Microsoft workers shared sexual harassment stories on an internal email chain - danbolt
https://www.theverge.com/2019/4/4/18295647/microsoft-workers-sexual-harassment-stories-internal-email-chain
======
externalreality
First we need to stop acting like HR does anything. HR is paid by the same
employer as the victim and will take the employer's side over the victim any
time. The only thing HR will do is collect information from the victim and
pass that on to legal so they can get a head start in debunking the claim in
case of litigation. There are federal laws that say you should attempt to
resolve the discrimination or harassment issue with HR before a lawsuit or
else the company can use the fact that you did not against you in a federal
court of law. Any such law should be abolished given it's akin to asking a
rape victim to resolve the issue with the rapist's family before going to the
cops.

Second, MS, Google, and Facebook are not the only companies where employees
face sexual harassment and discrimination. Smaller company's employees face
the same shit, probably at a higher rate, but are never mentioned in the the
news unless someone is outright groping women or hanging nooses in the common
area. Smaller companies are even held less liable when found guilty because
the USA, in all of its capitalist BS, is worried that it may put the company
out of business - I mean all they did was break the law, why should they face
any financial hardship. Maybe I'll go rob a gas station and tell the judge not
to lock up my dumb ass because I'll loose my job and face financial hardship.
Basically the United states has no problem bankrupting citizens when they
break the law, but companies get a free pass.

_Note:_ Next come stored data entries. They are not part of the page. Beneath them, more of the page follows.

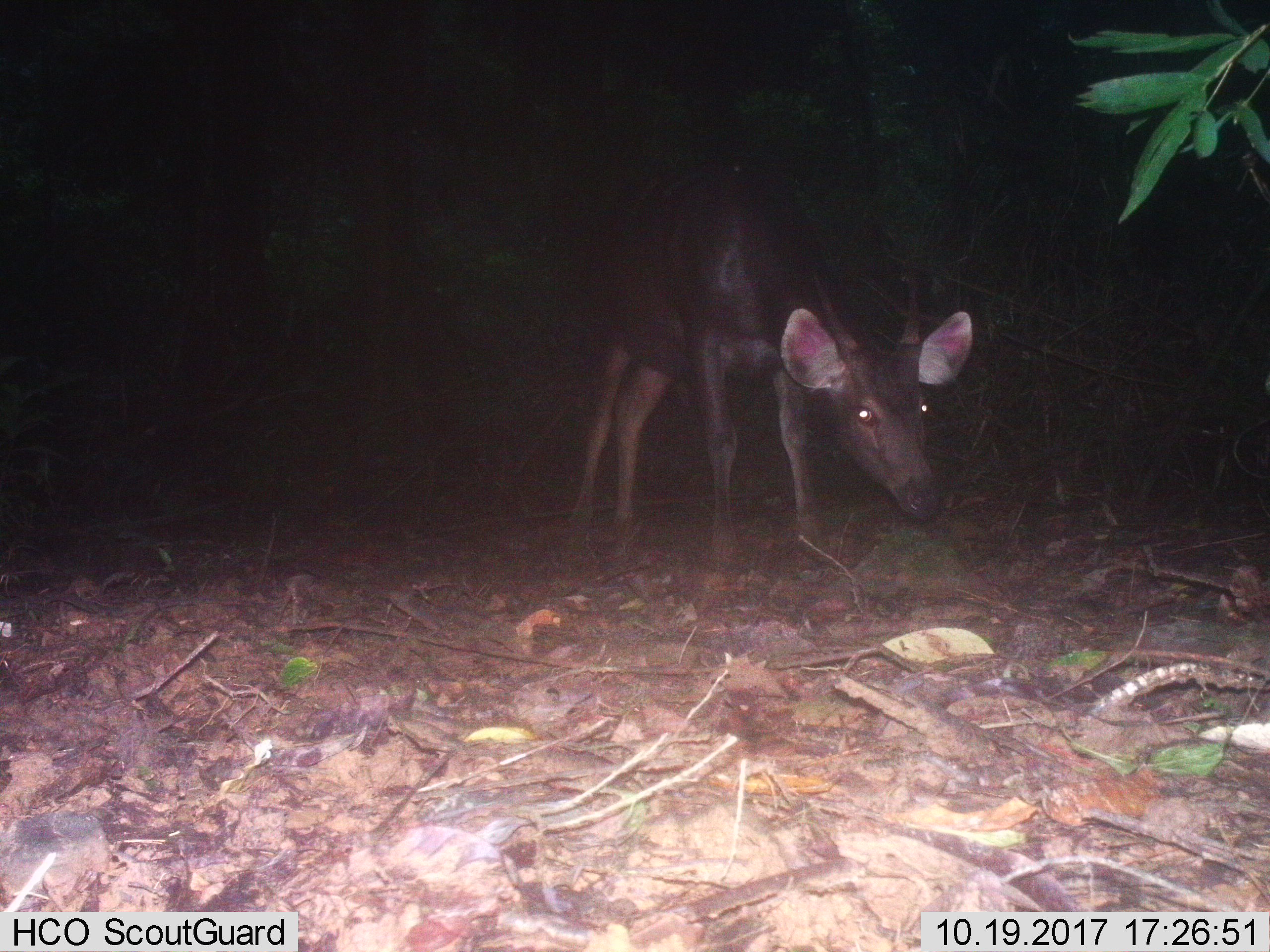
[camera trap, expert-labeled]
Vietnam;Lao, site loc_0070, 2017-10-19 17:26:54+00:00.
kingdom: Animalia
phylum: Chordata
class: Mammalia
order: Artiodactyla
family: Cervidae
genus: Rusa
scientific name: Rusa unicolor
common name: sambar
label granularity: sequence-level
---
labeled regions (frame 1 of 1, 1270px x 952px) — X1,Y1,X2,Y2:
sambar: 564,160,973,550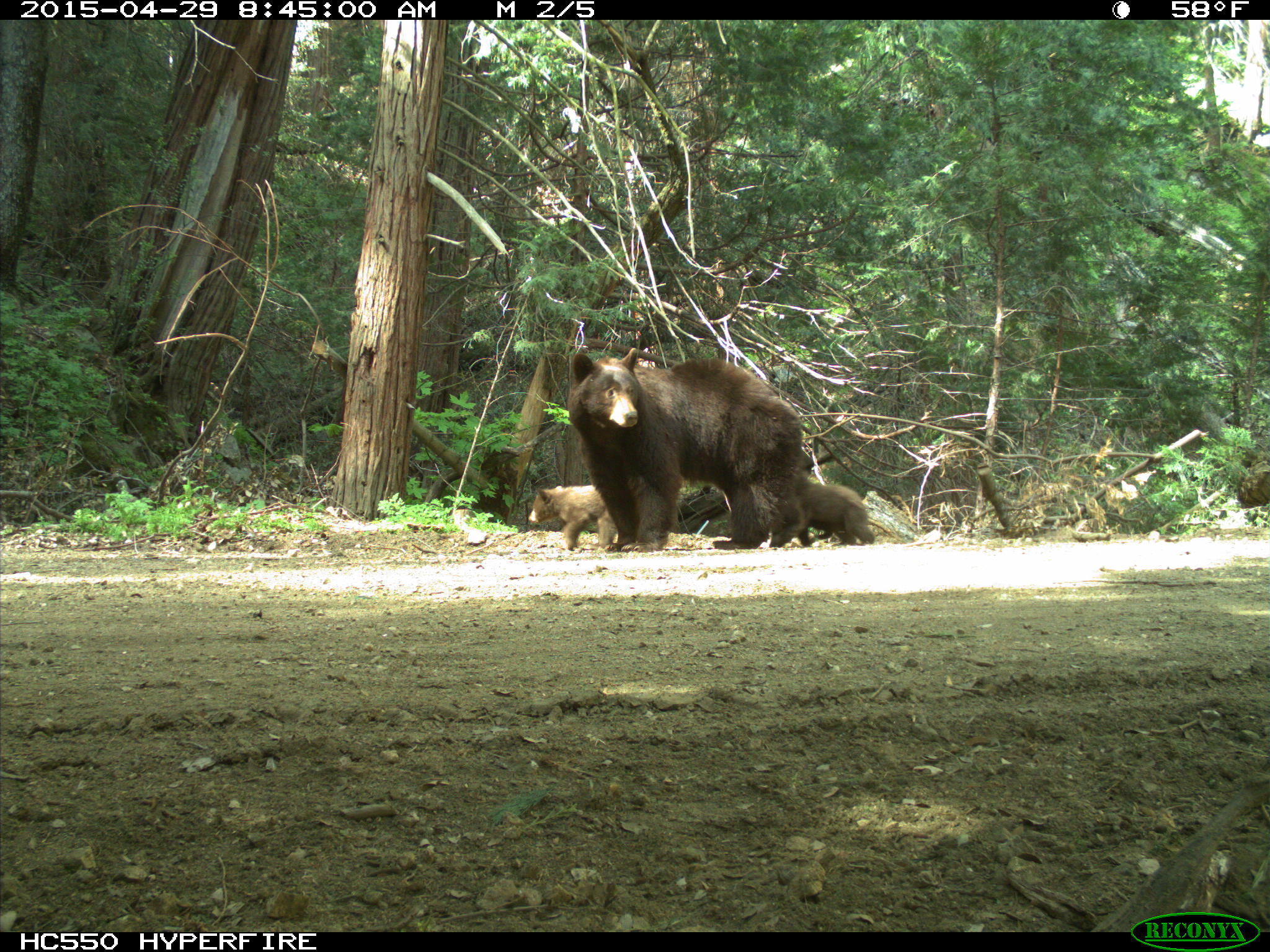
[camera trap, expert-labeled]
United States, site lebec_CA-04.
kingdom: Animalia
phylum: Chordata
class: Mammalia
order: Carnivora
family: Ursidae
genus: Ursus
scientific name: Ursus americanus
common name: american black bear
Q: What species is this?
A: Ursus americanus (american black bear).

Third, no one is ever held accountable in these cases anyway. The EEOC claims
very few of these cases go to trail and even fewer are actually won. Why?
Because companies pay off women/minorities/disabled people to keep their
mouths shut after firing them (very R-Kelly style). Maybe we should make a
documentary called "Surviving Microsoft". Something should be done to limit
the power of these companies. Australia, for all its racist and sexist faults,
is leading the way on this with current legislation that says, F-THAT if you
big companies can't follow the law then execs will start getting jail time. I
would like to see the day when that law is actually enforced but at least it
is a start.

------
sabana
Massively overblown. Systematic affirmative action is rampant in Microsoft.
White and asian men are discriminated against within the company. It will only
hurt Microsoft.